21) PATENT INFRINGEMENT
The Company warrants that at the time of manufacture, the goods did not infringe any trademark or letters patent in the country of manufacture provided always that his warrant shall not extend to goods manufactured according to the Buyers designs or drawings and the Buyer will indemnify us against any actions claims or demands whatsoever arising by virtue of such manufacture. The Company does not warrant that the importation or use of the goods in any other country is free of infringement of any patents or trademarks or copyright of such country, and the Buyer will indemnify us against any actions, claims or demands howsoever arising in respect of the importation or use of the goods in any such country.

22) HEALTH AND SAFETY AT WORK ACT 1974
Goods supplied by the Company or his agent comply with the above act. The Company cannot be held liable, however, for any contravention of the terms of the act if any changes to the goods or installation are made without the Company‟s knowledge and authority. It is the Buyers responsibility to ensure that any equipment is installed and maintained in accordance with the instructions supplied by the Company and the Company cannot be held by any such omission by the Buyer or his agent. Where health and safety considerations are applicable to equipment supplied by the Company it is the Buyers responsibility to ensure that no risk is presented by the installation and operation of the equipment. Where goods are returned or otherwise delivered to the Company it is the responsibility of the Buyer (sender) to ensure that all relevant COSHH requirements are met and specifically that clear notification of the presence of any substances listed as hazardous to health in the COSHH regulations.

**EXERCISE REQUIREMENTS**
From the passage on terms of sale above, list every type of right that the Company does not warrant will remain uninfringed when the goods are imported or used in another country.

**RECORDS**
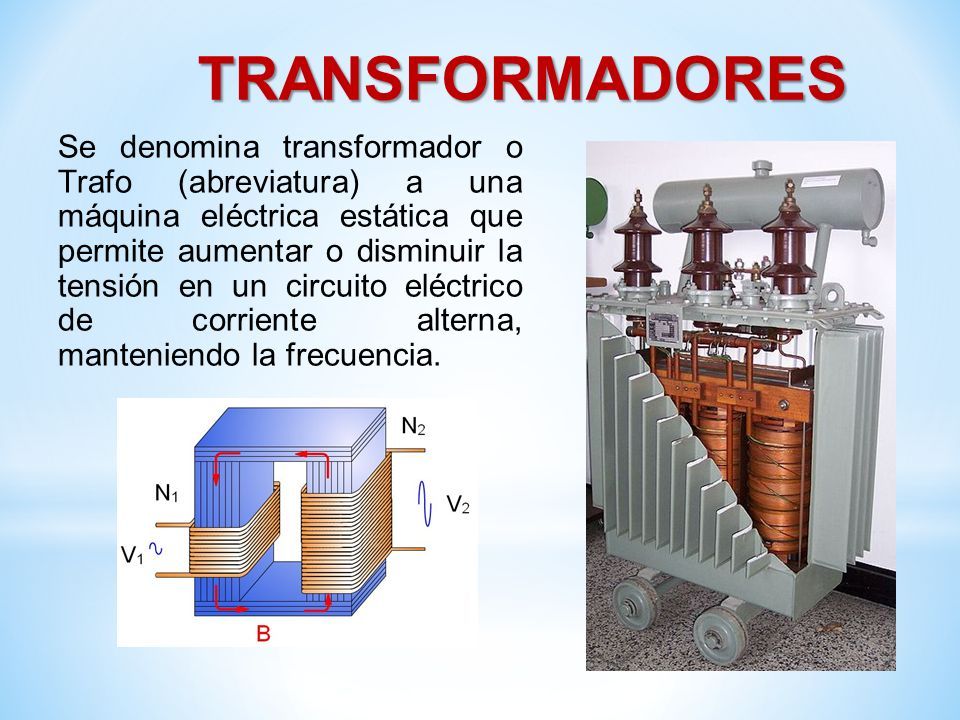 TRANSFORMADORES

Se denomina transformador o Trafo (abreviatura) a una máquina eléctrica estática que permite aumentar o disminuir la tensión en un circuito eléctrico de corriente alterna, manteniendo la frecuencia.

$N_2$
$N_1$
$V_2$
$V_1$
B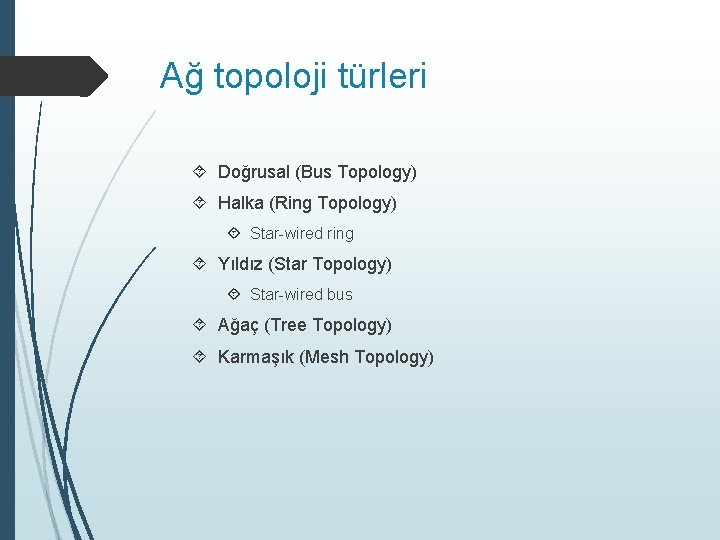 Ağ topoloji türleri

Doğrusal (Bus Topology)
Halka (Ring Topology)
Star-wired ring
Yıldız (Star Topology)
Star-wired bus
Ağaç (Tree Topology)
Karmaşık (Mesh Topology)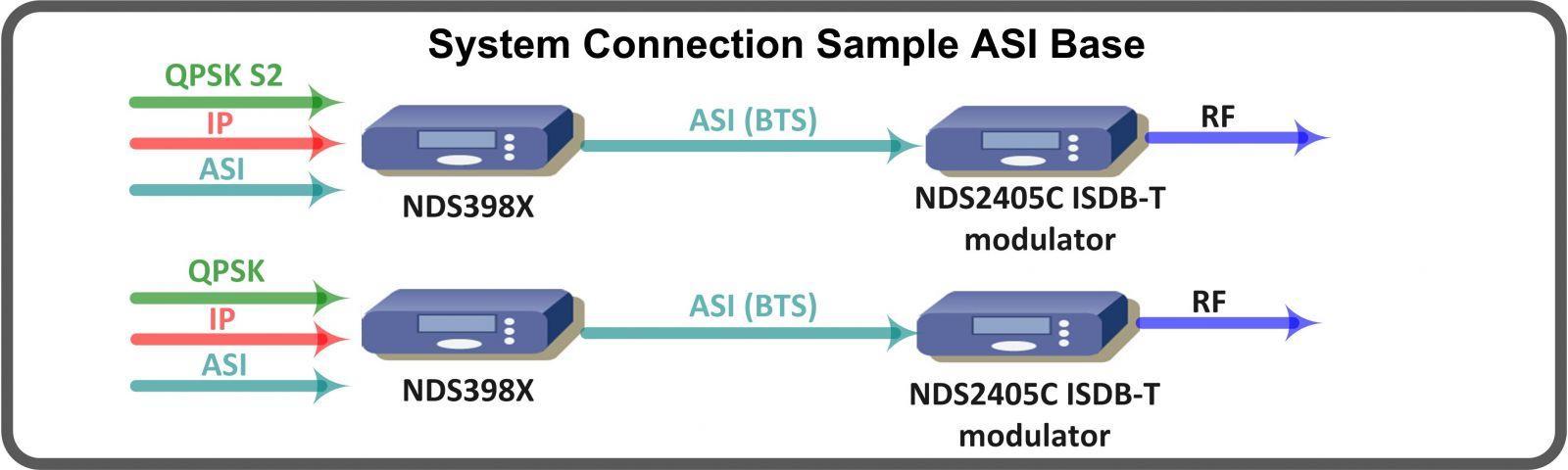 System Connection Sample ASI Base

QPSK S2
IP
ASI
NDS398X
ASI (BTS)
NDS2405C ISDB-T modulator
RF

QPSK
IP
ASI
NDS398X
ASI (BTS)
NDS2405C ISDB-T modulator
RF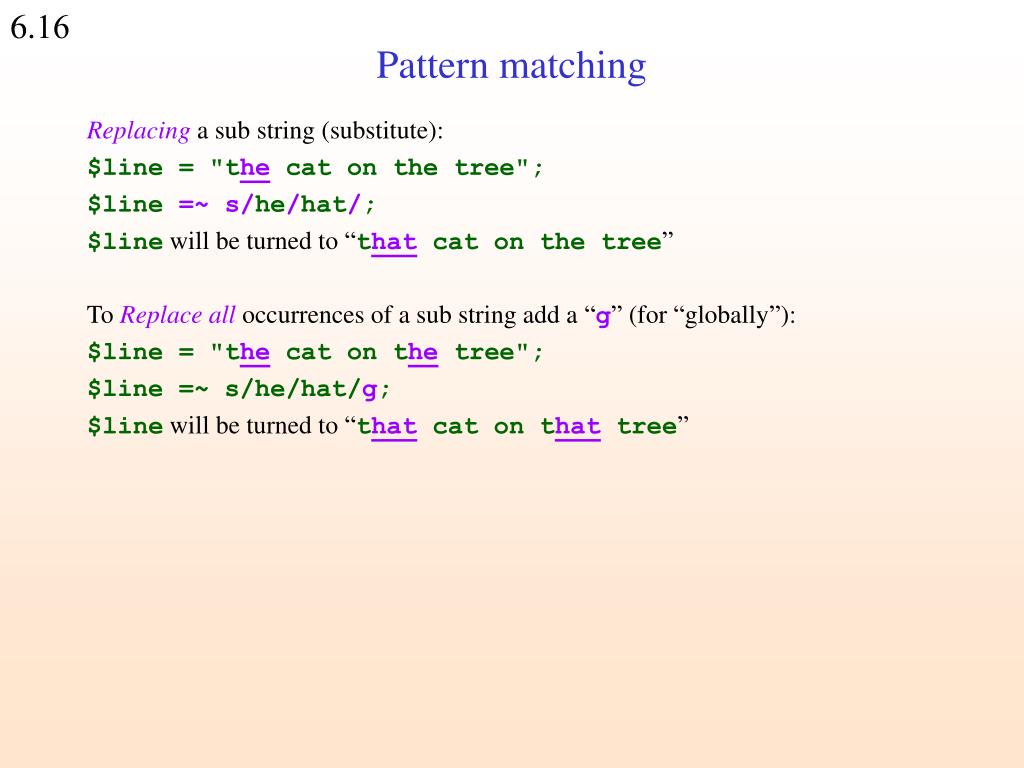 6.16

Pattern matching

Replacing a sub string (substitute):
$line = "the cat on the tree";
$line =~ s/he/hat/;
$line will be turned to “that cat on the tree”

To Replace all occurrences of a sub string add a “g” (for “globally”):
$line = "the cat on the tree";
$line =~ s/he/hat/g;
$line will be turned to “that cat on that tree”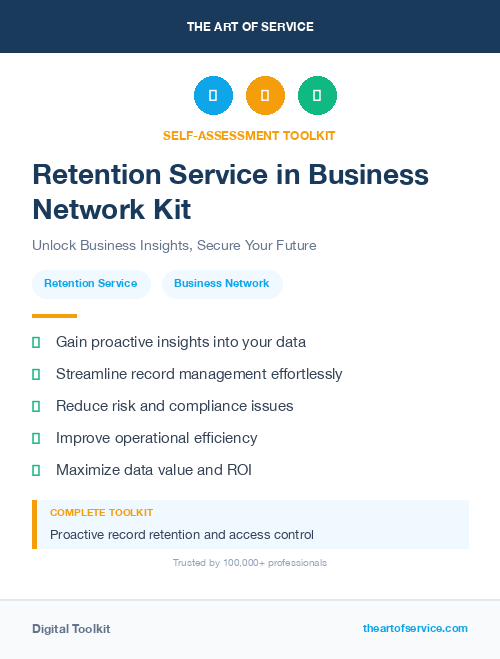 THE ART OF SERVICE

SELF-ASSESSMENT TOOLKIT

Retention Service in Business Network Kit

Unlock Business Insights, Secure Your Future

Retention Service

Business Network

Gain proactive insights into your data

Streamline record management effortlessly

Reduce risk and compliance issues

Improve operational efficiency

Maximize data value and ROI

COMPLETE TOOLKIT

Proactive record retention and access control

Trusted by 100,000+ professionals

Digital Toolkit

theartofservice.com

**OUTPUT OF THE TASK**
- Patents
- Trademarks
- Copyright